The American federal solar incentives are incredibly minor compared to what they could
be, as shown by the following data. The American state of California spends $3.2 billion
on solar power, compared to the American national government spending of $170
million. Also, the Iraq War has cost the USA a total of $400 billion dollars, which can be
seen as an investment by the American government in oil imports from the Middle East.
Considering this, U.S. national solar spending is inadequate and disproportionately small.
The failure of the federal government has left the responsbility for promoting solar to the
state governments, some of which has made large commitments to solar, others of which
have ignored solar potential.
         The area in the United States that has the best market for solar power is
California, which combines high quality sunlight in southern California with extensive
solar incentives supported by the state legislature and Governor Arnold Schwarzenegger.

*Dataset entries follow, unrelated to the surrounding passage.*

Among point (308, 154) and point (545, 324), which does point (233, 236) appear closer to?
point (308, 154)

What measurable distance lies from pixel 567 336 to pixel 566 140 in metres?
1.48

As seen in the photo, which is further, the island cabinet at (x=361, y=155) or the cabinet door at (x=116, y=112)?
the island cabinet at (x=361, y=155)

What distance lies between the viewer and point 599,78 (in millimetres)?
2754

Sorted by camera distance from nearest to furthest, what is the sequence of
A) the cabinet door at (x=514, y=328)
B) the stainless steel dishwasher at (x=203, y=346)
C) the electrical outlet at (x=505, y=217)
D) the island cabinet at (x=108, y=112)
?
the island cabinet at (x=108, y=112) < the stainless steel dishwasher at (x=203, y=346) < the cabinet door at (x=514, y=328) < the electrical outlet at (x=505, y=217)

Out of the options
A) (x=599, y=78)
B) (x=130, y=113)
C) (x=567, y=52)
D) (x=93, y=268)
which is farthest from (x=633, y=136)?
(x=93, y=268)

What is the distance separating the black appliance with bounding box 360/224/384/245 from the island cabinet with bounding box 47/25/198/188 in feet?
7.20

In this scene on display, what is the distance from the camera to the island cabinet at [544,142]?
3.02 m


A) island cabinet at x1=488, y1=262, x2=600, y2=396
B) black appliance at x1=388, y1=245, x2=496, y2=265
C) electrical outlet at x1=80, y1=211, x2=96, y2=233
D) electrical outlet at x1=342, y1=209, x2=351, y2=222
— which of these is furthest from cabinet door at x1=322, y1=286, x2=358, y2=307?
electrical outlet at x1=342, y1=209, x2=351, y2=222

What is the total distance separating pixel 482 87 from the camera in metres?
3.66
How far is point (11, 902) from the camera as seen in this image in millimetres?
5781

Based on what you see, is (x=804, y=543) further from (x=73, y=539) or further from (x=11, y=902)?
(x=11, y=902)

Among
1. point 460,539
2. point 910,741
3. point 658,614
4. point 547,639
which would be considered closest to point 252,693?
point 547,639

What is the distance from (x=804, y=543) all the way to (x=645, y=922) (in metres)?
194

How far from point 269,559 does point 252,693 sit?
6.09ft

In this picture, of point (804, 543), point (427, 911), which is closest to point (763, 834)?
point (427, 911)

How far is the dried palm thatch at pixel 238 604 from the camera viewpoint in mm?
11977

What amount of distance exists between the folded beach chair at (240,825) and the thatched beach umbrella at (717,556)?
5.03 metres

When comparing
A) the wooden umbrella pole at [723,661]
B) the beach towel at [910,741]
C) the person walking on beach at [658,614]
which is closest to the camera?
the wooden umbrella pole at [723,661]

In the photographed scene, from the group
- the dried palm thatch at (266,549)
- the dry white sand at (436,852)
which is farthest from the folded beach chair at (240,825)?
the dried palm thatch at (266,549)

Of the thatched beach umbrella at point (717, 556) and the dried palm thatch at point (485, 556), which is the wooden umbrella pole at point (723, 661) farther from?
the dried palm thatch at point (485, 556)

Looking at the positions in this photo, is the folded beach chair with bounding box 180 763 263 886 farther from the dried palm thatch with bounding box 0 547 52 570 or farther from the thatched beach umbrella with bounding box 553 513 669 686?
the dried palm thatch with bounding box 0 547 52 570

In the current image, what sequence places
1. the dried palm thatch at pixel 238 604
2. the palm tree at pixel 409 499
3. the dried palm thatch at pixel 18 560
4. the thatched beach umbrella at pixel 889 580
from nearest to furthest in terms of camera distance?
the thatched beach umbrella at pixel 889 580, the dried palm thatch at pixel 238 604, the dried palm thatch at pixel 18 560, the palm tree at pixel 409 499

California has a Million Roofs Initiative, and also has a policy called the California Solar
Initiative, with a $3.2 billion budget for installation rebates. California law also forces
electric utilities to buy back a percentage of home solar power produced by grid-
connected homes, and forces large home builders to offer solar options to customers. It
was reported that the California Energy Commission’s Emerging Renewables Program
and the Public Utilities Commission’s Self-Generation Incentive Program caused a 36%
solar price drop from 1998 to 2004 in California. The combination of rebates for home
solar installation and the ability to sell excess solar power back through the grid has made
solar affordable and competitive in California, and California solar is also being
promoted by such celebrity charities as that of actor Edward Norton. Two of the world’s
largest solar power plants (both of which are solar thermal), the SEGS and Solar One, are
in southern California and supply a large quantity of solar-generated electricity to the Los
Angeles power grid.
         New Jersey is the only other state with solar incentives that come close to
California’s, with rebates that cover over half the price of solar installation, and grid
buybacks as part of pollution credits. Over 1000 solar systems have been installed in New
Jersey, which is not a high sunlight area, on the strength of state government incentives
including the Clean Energy Program and Customer Onsite Renewable Energy rebates.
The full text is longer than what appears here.